Poco distante, in località Scorano, si trova Villa Pavesi Negri Baldini, affiancata dallo spettacolare Giardino dei Riccioli: un unicum paesaggistico in cui geometrie vegetali e suggestioni scenografiche trasformano il giardino in un vero teatro verde, perfettamente coerente con l’estetica barocca.

Completa l’itinerario Villa Pavesi Ruschi, situata a Teglia di Mulazzo, raffinata testimonianza della cultura nobiliare lunigianese. Qui, l’eleganza delle proporzioni e la ricchezza decorativa raccontano l’incontro tra il Barocco del Centro Italia e il Quadraturismo Padano, cifra stilistica che rese Pontremoli una piccola capitale artistica del tempo.

Palazzo Zucchi Castellini - Foto Elia Santini

Un patrimonio privato che diventa esperienza culturale

Ciò che rende unico l’evento non è soltanto la qualità architettonica delle dimore, ma il loro stato di conservazione, frutto dell’impegno di famiglie e realtà del territorio che ne custodiscono identità e memoria. Per due giorni, queste residenze aprono eccezionalmente le loro porte, offrendo al pubblico la possibilità di esplorare ambienti affrescati, scaloni monumentali, saloni di rappresentanza e giardini storici normalmente non accessibili.

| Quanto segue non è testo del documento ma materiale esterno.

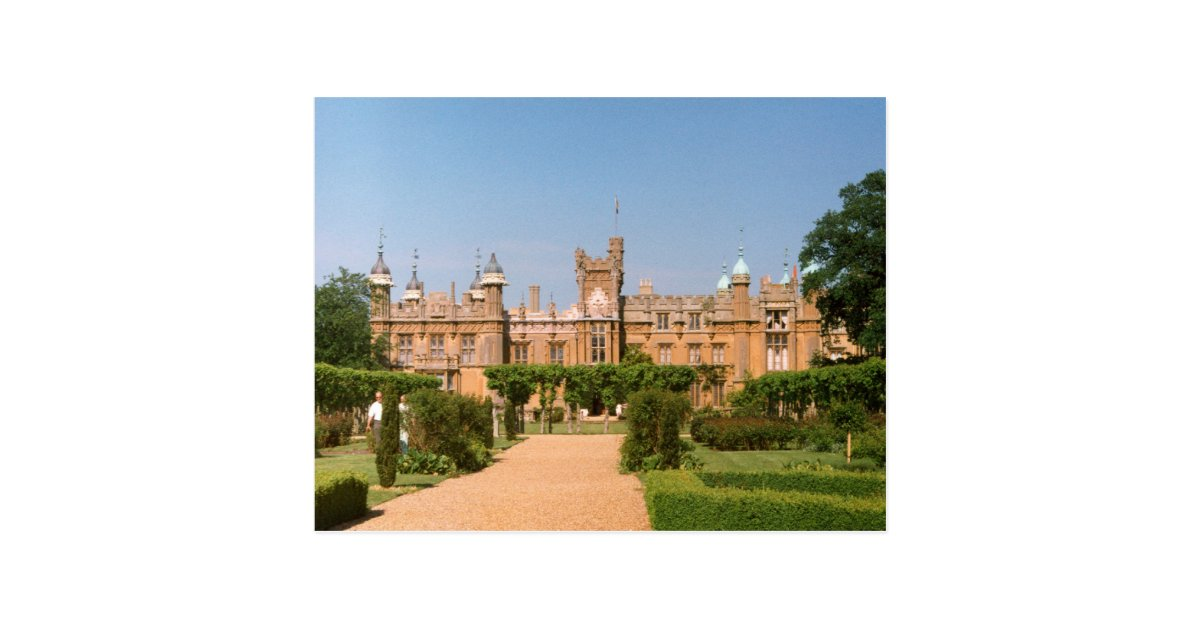 knebworth haus postkarte zazzle. Black Bedroom Furniture Sets. Home Design Ideas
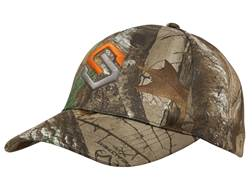 Scent-Lok Savanna Lightweight Carbon Alloy Cap Polyester Realtree Xtra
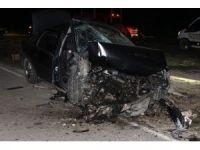 Saray'da Feci Kaza, 1'i Ağır 3 Yaralı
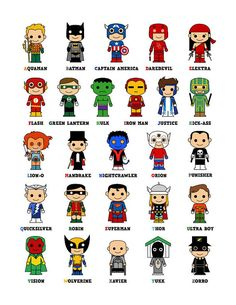 Cute Superhero Alphabet Poster(Okay--Kick-Ass and the Punisher aren't exactly preschool-friendly, but this is cute) Superhero Alphabet, Superhero Classroom, Superhero Room, Superhero Party, Classroom Themes, Alphabet Posters, Batman Party, Aquaman, Anniversaire Wonder Woman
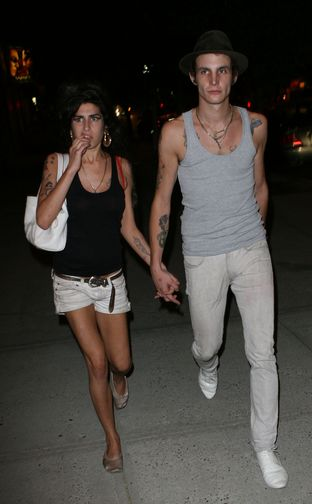 Amy Winehouse i Blake Fielder-Civil - będzie ponowny ślub!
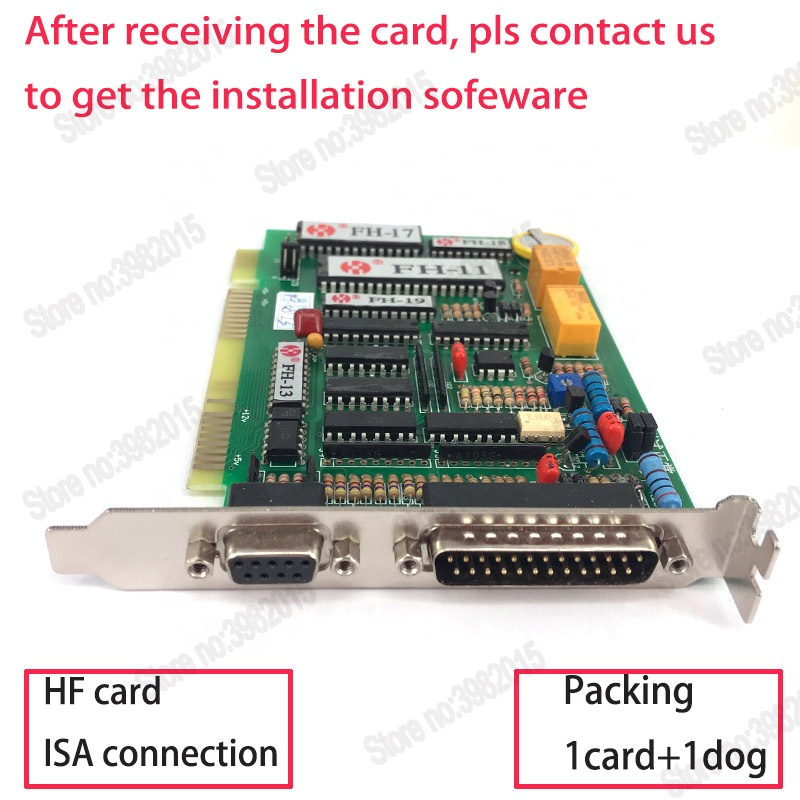 WEDM HF Card Programming and Controlling System ISA Connection for Wire Cutting Machine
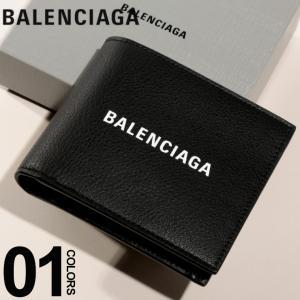 バレンシアガ BALENCIAGA 財布 レザー エブリデイ ロゴ コイン ウォレット ブランド メンズ レディース 二つ折り プリント BC487435DLQHN|zen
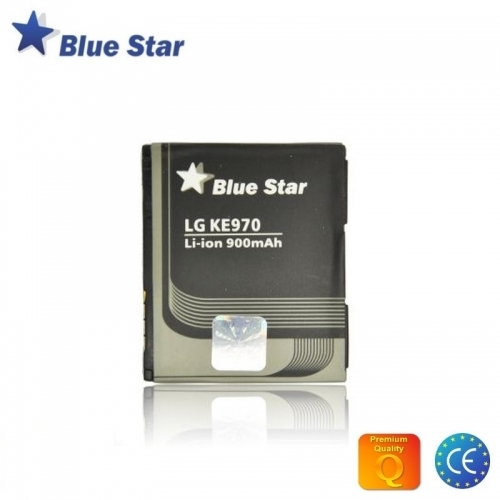 Bluestar Akumulators LG KE970 KU970 Li-Ion 900 mAh Analogs LGIP-470A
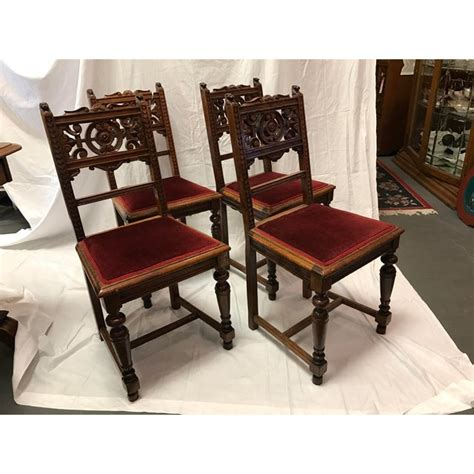 antique victorian dining room chairs set   chairish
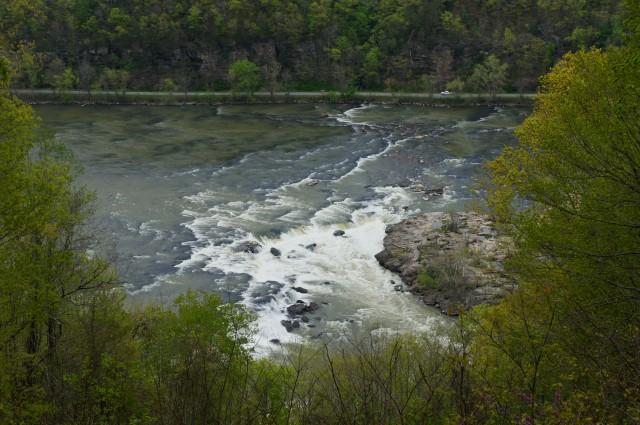 Sandstone Falls Overlook, New River Gorge National Scenic River, April 2015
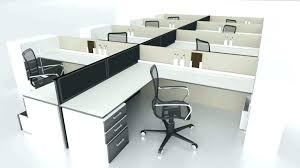 Home office table designs Semi Circle Study Futuristic Office Desk Futuristic Office Desk Concept Office Design Trends 2017 Uk Neginegolestan Futuristic Office Desk Home Office Desk Design Futuristic Office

Le visite sono organizzate con diverse modalità e su prenotazione, per garantire un’esperienza immersiva e rispettosa degli spazi. I biglietti sono già disponibili online sul sito ufficiale dell’evento e potranno essere ritirati in loco durante le giornate della manifestazione. Confermate le agevolazioni per under 18 e persone con disabilità.

Villa Dosi Delfini - Crediti Jacopo Grassi

Perché visitare le ville barocche di Pontremoli nel 2026

Per chi si occupa di interior, restauro o semplicemente ama le dimore storiche italiane, Pontremoli Barocca rappresenta un appuntamento da segnare in agenda. Non solo per l’eccezionale concentrazione di architetture barocche in un’area sorprendentemente raccolta, ma per la possibilità di osservare da vicino come arte, paesaggio e committenza nobiliare abbiano modellato l’identità di un territorio ancora autentico.

Un viaggio nel cuore della Lunigiana che parla di eleganza, visione e cura: valori che attraversano i secoli e tornano oggi a raccontarsi, stanza dopo stanza, giardino dopo giardino.